▶ [What this task involves]:
Rewrite every one of the entries with "Keyboard" changed to "Keypad" and nothing else altered. Leave the pictures out of your answer.

Extracted data entries:
= Beginning of Section =
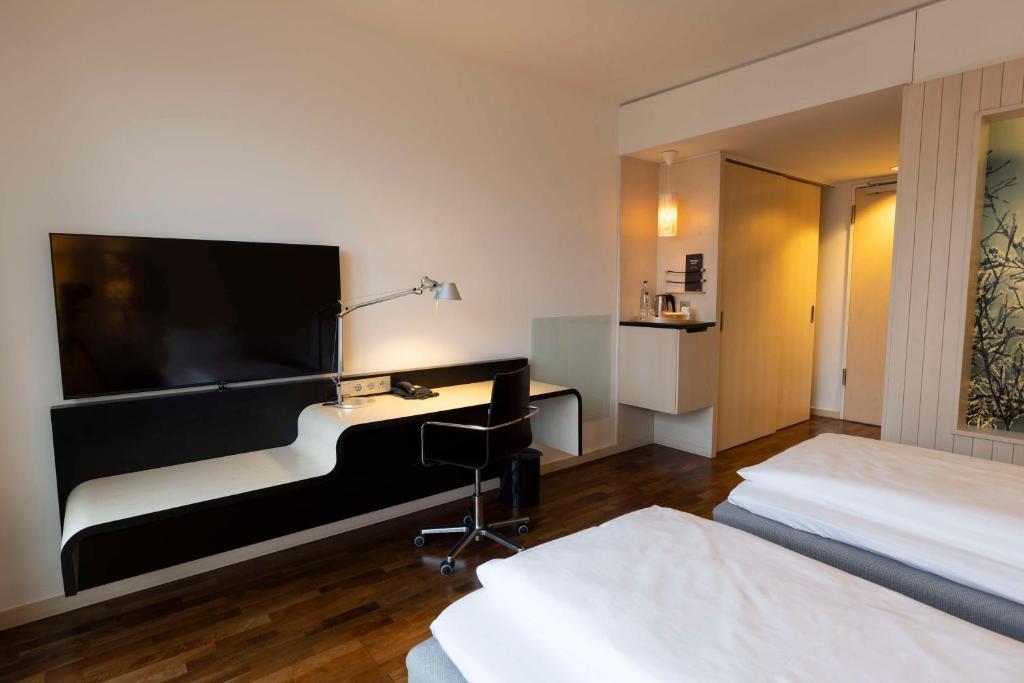 Scandic Berlin Potsdamer Platz - Resim 29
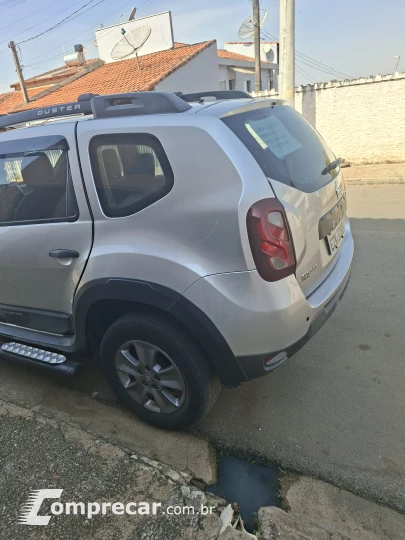 DUSTER 1.6 16V SCE Authentique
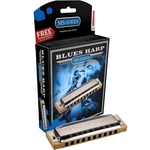 Ficha técnica e caractérísticas do produto Gaita Diatônica Hohner Blues Harp 532/20 A (Lá)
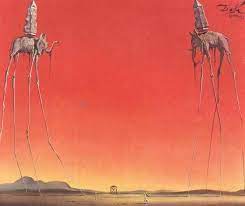 Salvador felipe jacinto dalí i domènech, ab 1982 marqués de púbol (* 11. Salvador Dali Werke Tauchen Sie In Die Welt Der Fantasie Ein Salvador Dali Kunst Dali Gemalde Salvador Dali Gemalde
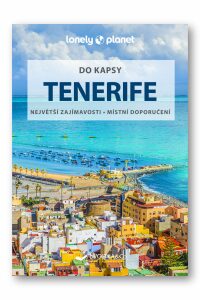 Tenerife do kapsy - Damian Harper,Lucy Corne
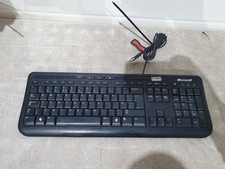 Microsoft Wired Keyboard 600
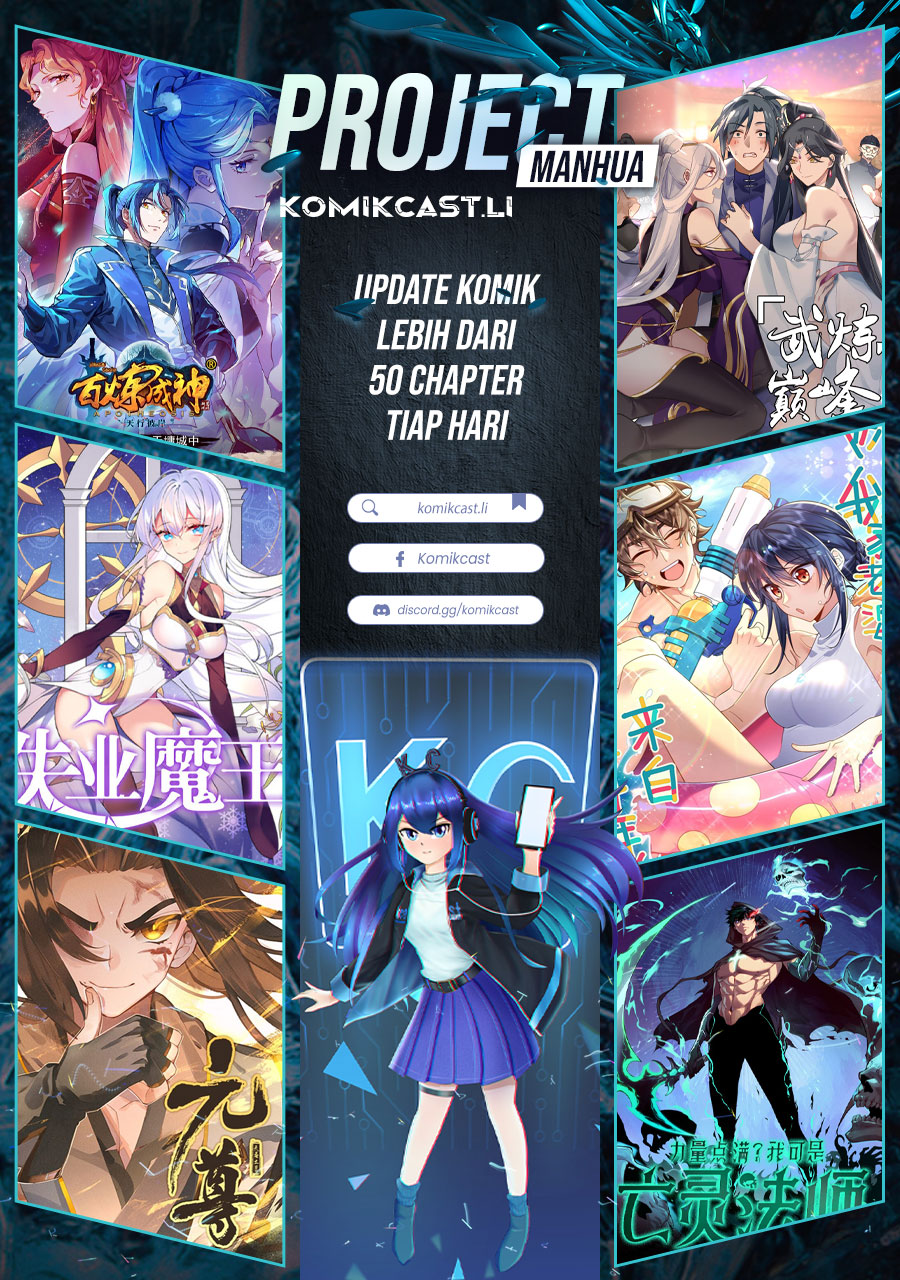 Record of The Mightiest Lord Chapter 59 Gambar 33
= End of Section =
▶ [Answer box]:
 Scandic Berlin Potsdamer Platz - Resim 29
 DUSTER 1.6 16V SCE Authentique
 Ficha técnica e caractérísticas do produto Gaita Diatônica Hohner Blues Harp 532/20 A (Lá)
 Salvador felipe jacinto dalí i domènech, ab 1982 marqués de púbol (* 11. Salvador Dali Werke Tauchen Sie In Die Welt Der Fantasie Ein Salvador Dali Kunst Dali Gemalde Salvador Dali Gemalde
 Tenerife do kapsy - Damian Harper,Lucy Corne
 Microsoft Wired Keypad 600
 Record of The Mightiest Lord Chapter 59 Gambar 33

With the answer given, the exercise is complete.